In The Organic Farmer’s Business Handbook, Richard Wiswall shares advice on how to make your vegetable production more efficient, better manage your employees and finances, and turn a profit. From his twenty-seven years of experience at Cate Farm in Vermont, Wiswall knows firsthand the joys of starting and operating an organic farm—as well as the challenges of making a living from one. Farming offers fundamental satisfaction from producing food, working outdoors, being one’s own boss, and working intimately with nature. But, unfortunately, many farmers avoid learning about the business end of farming; because of this, they often work harder than they need to, or quit farming altogether because of frustrating—and often avoidable—losses.
This excerpt about learning to cope with rejection was written with the organic farmer in mind, but it could just as easily apply to anyone running a small business.
The following is an excerpt from The Organic Farmer’s Business Handbook: A Complete Guide to Managing Finances, Crops, and Staff—and Making a Profit by Richard Wiswall. It has been adapted for the Web.
Farmers aren’t always the best salespeople. Neither are a lot of other people. A common stumbling block trips up the best-laid marketing plans. This block is fear, and it can prevent us from being exceptional salespeople. But selling product is an integral part of being in business.
Bumper crops are great if you can sell them. When I’m swimming in beautiful red, ripe tomatoes and see plants loaded with more fruits ready to pick, I need to look outside my normal market channels, and fast. I survey my options: stores and restaurants that are not regular accounts but that I have done business with in the past; wholesalers; and neighboring farm stands and CSAs. I get out the phone book and make a list of potential tomato buyers to call. But then something happens as I reach for the phone . . .
Have you ever found it hard to pick up the phone and call ten new potential buyers? I have, because generally I get only one yes for the ten calls. That’s nine no responses for every yes. Not a great average. But so what? What is the big deal? Intellectually and rationally, I understand the reality that the potential buyer already has enough product, or already has a satisfactory supplier. Ultimately, though, my behavior is irrational: It is resistance to rejection—the fundamental and unconscious feeling of dismissal and repudiation. Your psyche cannot separate this connection all the time. On some elemental level, the phone may trigger feelings of a potential high school prom date saying no, or, deeper still, rejection from your parents as a kid.

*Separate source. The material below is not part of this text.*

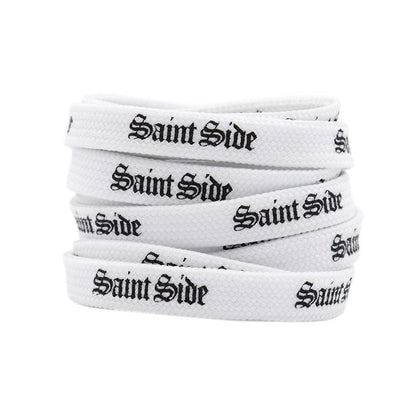 7MM Saint Side White Black Letter Flat Type Waist Laces Men Women Sneaker Ropes Boots Canvas Casual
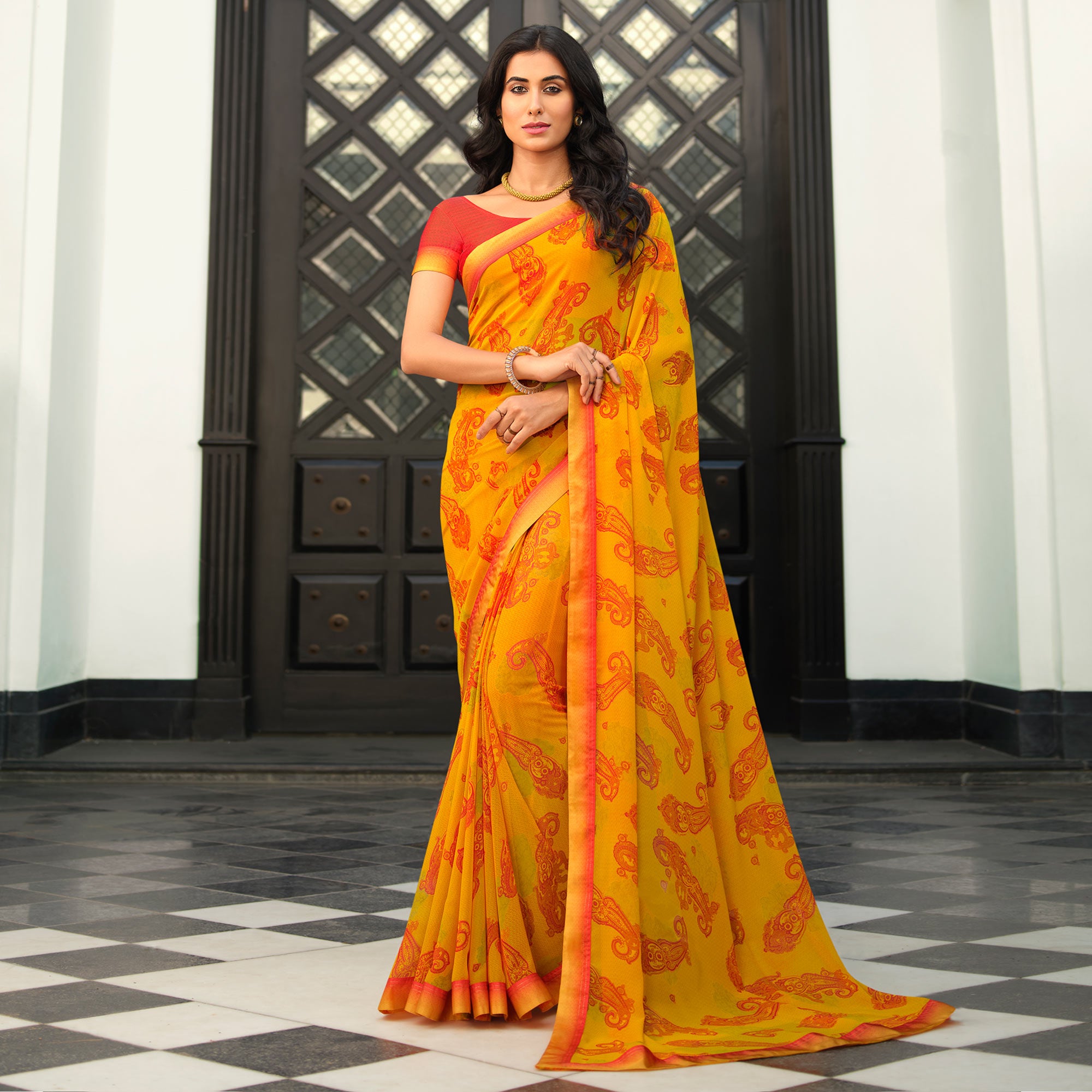 Yellow Floral Printed Georgette Saree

Good salespeople seem to have a thick skin, being able to take rejection repeatedly, and not take it personally. That’s the key—not taking it personally. Of the nine no calls, consciously I understand that the potential buyer just doesn’t need or want what I’m trying to sell. If someone at the time called me up and asked if I wanted to buy tomatoes, my answer would be an emphatic (and transparently so) no. The solution to the dilemma is to realize deep down that rejection in sales is not the same as a traumatic rejection of your past. No one likes being rejected, but we must remember to separate marketplace rejection and personal rejection, because sometimes the reality is twenty no responses for each yes. Welcome to Psychoanalysis 101. (I’m sorry, your hour is up. That’ll be sixty bucks.)
The only difference between success and failure is that people who succeed are those who get back up again after falling down. And if you need more motivation, remember Vince Lombardi’s revelation: The only place where success comes before work is in the dictionary. Go pick up the phone.